> _EXERCISE DETAILS_
As soon as the line containing "Discopraise - Palavra, Som" appears, start repeating lines exactly and continue to the end of the entries; please skip pictures.

> _EXERCISE MATERIALS_
───
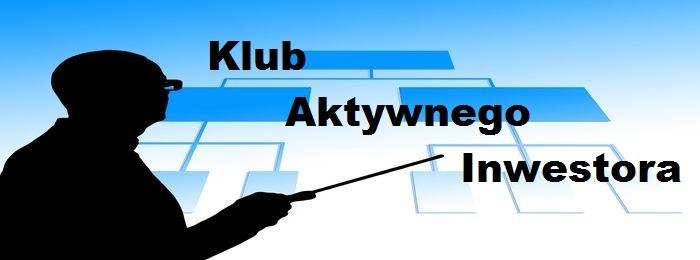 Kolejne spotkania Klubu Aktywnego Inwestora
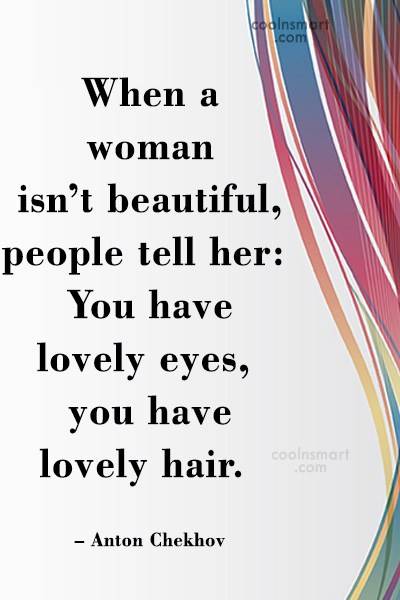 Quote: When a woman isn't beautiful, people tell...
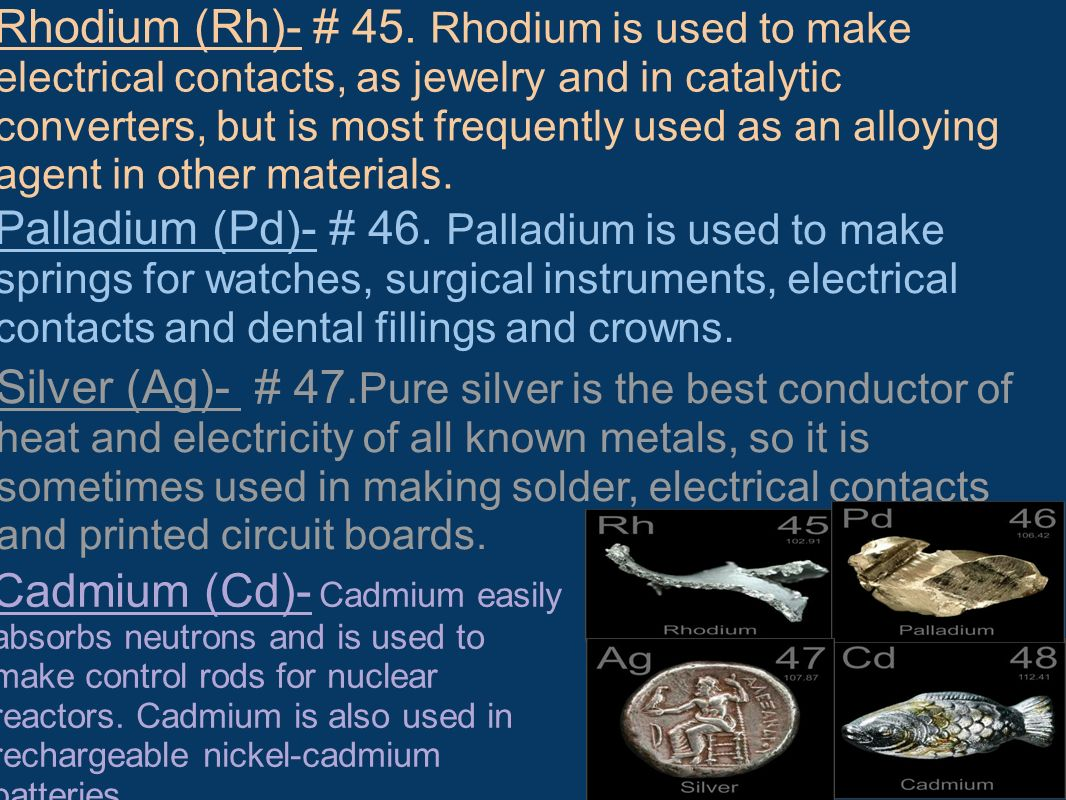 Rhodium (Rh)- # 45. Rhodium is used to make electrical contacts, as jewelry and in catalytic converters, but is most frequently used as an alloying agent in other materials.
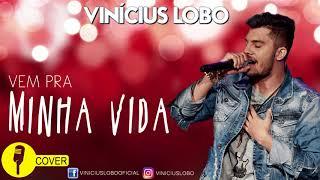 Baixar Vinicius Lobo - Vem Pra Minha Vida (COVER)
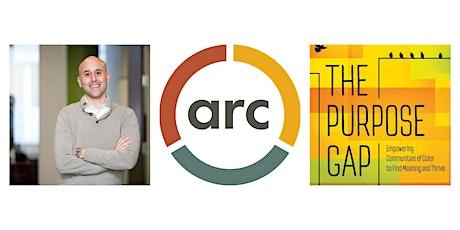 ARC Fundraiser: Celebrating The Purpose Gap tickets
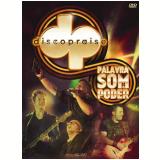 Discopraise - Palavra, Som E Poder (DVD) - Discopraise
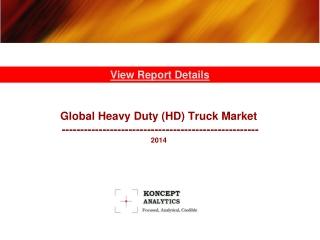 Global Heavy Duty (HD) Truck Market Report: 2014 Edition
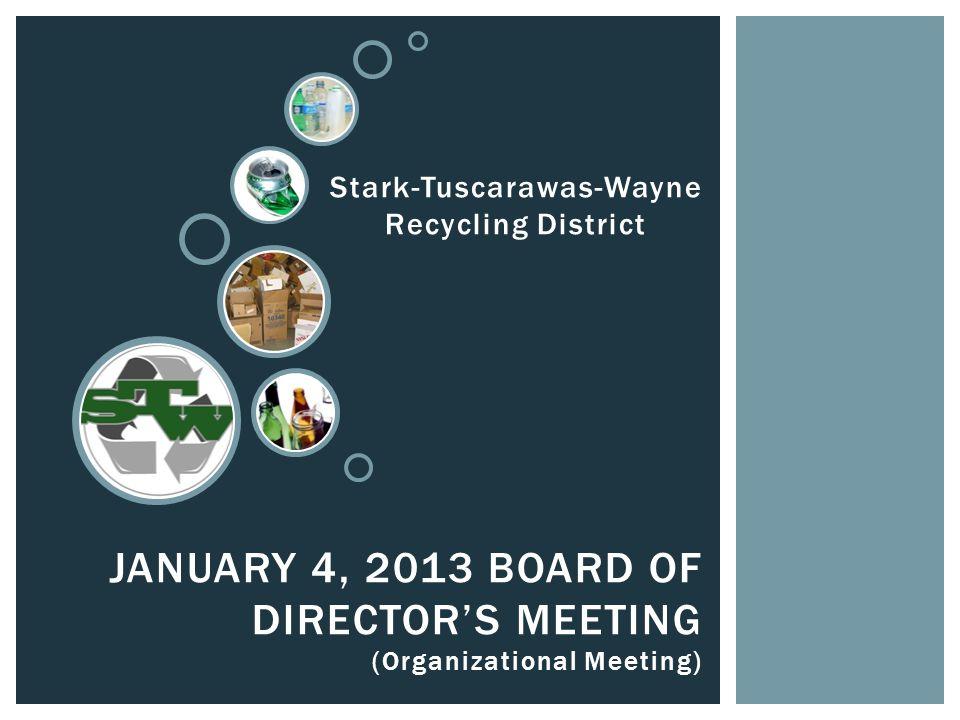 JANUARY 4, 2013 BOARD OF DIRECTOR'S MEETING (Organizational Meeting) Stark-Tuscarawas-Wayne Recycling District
───
> _TASK OUTPUT_
 Discopraise - Palavra, Som E Poder (DVD) - Discopraise
 Global Heavy Duty (HD) Truck Market Report: 2014 Edition
 JANUARY 4, 2013 BOARD OF DIRECTOR'S MEETING (Organizational Meeting) Stark-Tuscarawas-Wayne Recycling District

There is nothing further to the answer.